Он сделал шаг назад, к выходу. Его пальцы коснулись ручки двери. "Но запомни одно." Его голос вдруг потерял всю ледяную твердость, в нем осталась только голая, обжигающая правда. "Я буду дышать, ходить, жить. Но истинно... до самых глубин... я дышал, Лора, только когда знал, что где-то рядом твое сердце бьется в унисон моему. Моим воздухом была твоя жизнь."
Он толкнул дверь. Холодный, влажный воздух ворвался в кафе. Не оглядываясь, Андрей шагнул в серую пелену дождя. Его силуэт растворился в потоке воды и света фонарей…

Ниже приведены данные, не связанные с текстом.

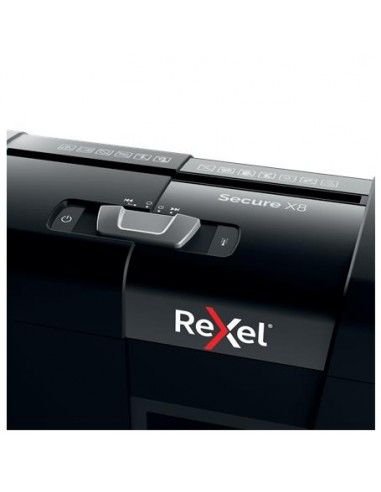 DESTRUCTORA REXEL SECURE X8 PARTICULAS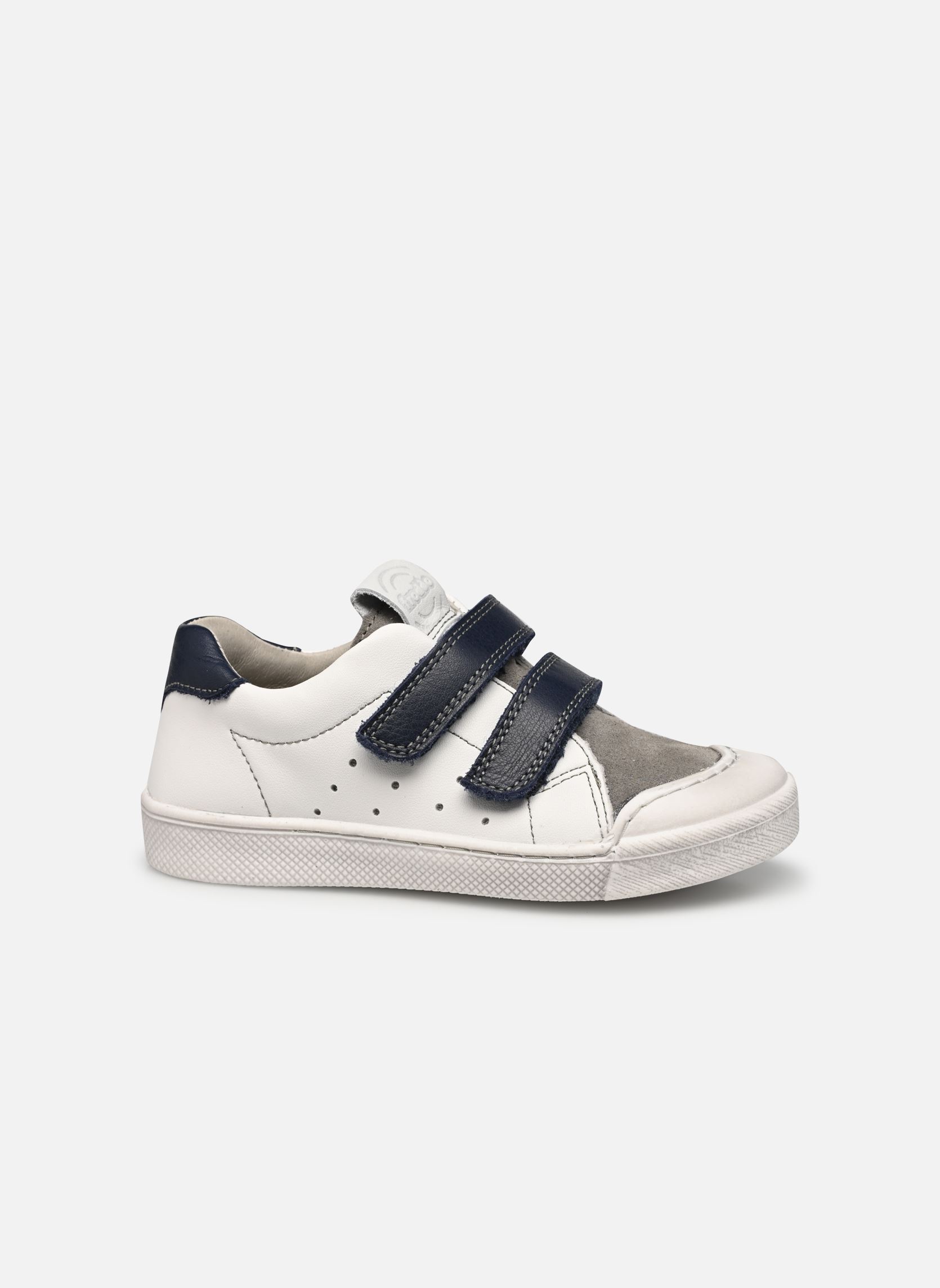 Niedrige Sneaker Rosario recycled jungen weiß Froddo Niedrige Sneaker Rosario recycled jungen weiß WHITE/BLUE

…Иногда, в полной тишине, когда за окном завывал ветер, как сегодня, Лора ловила себя на странной вещи. Она замирала, прислушиваясь не к стуку собственного сердца, а к чему-то другому. К пустоте. И тогда приходило осознание, острое и неоспоримое: ее собственное дыхание, это самое простое, естественное действие, вдруг казалось… неполным. Оно было лишь слабым эхом того ритма, который когда-то задавала его жизнь. Она дышала. Но истинно, глубоко, до самых кончиков пальцев – дышала только тогда, когда знала, что дышит он. Где-то там, в другом городе, под другим небом. Его существование было невидимым, но жизненно необходимым кислородом для ее души. И в этом странном, незримом союзе двух дыханий, разделенных временем и расстоянием, все еще теплилась неугасимая искра чего-то безусловного, навсегда вплетенного в ткань ее существования. Того единственного, что делало дыхание жизнью.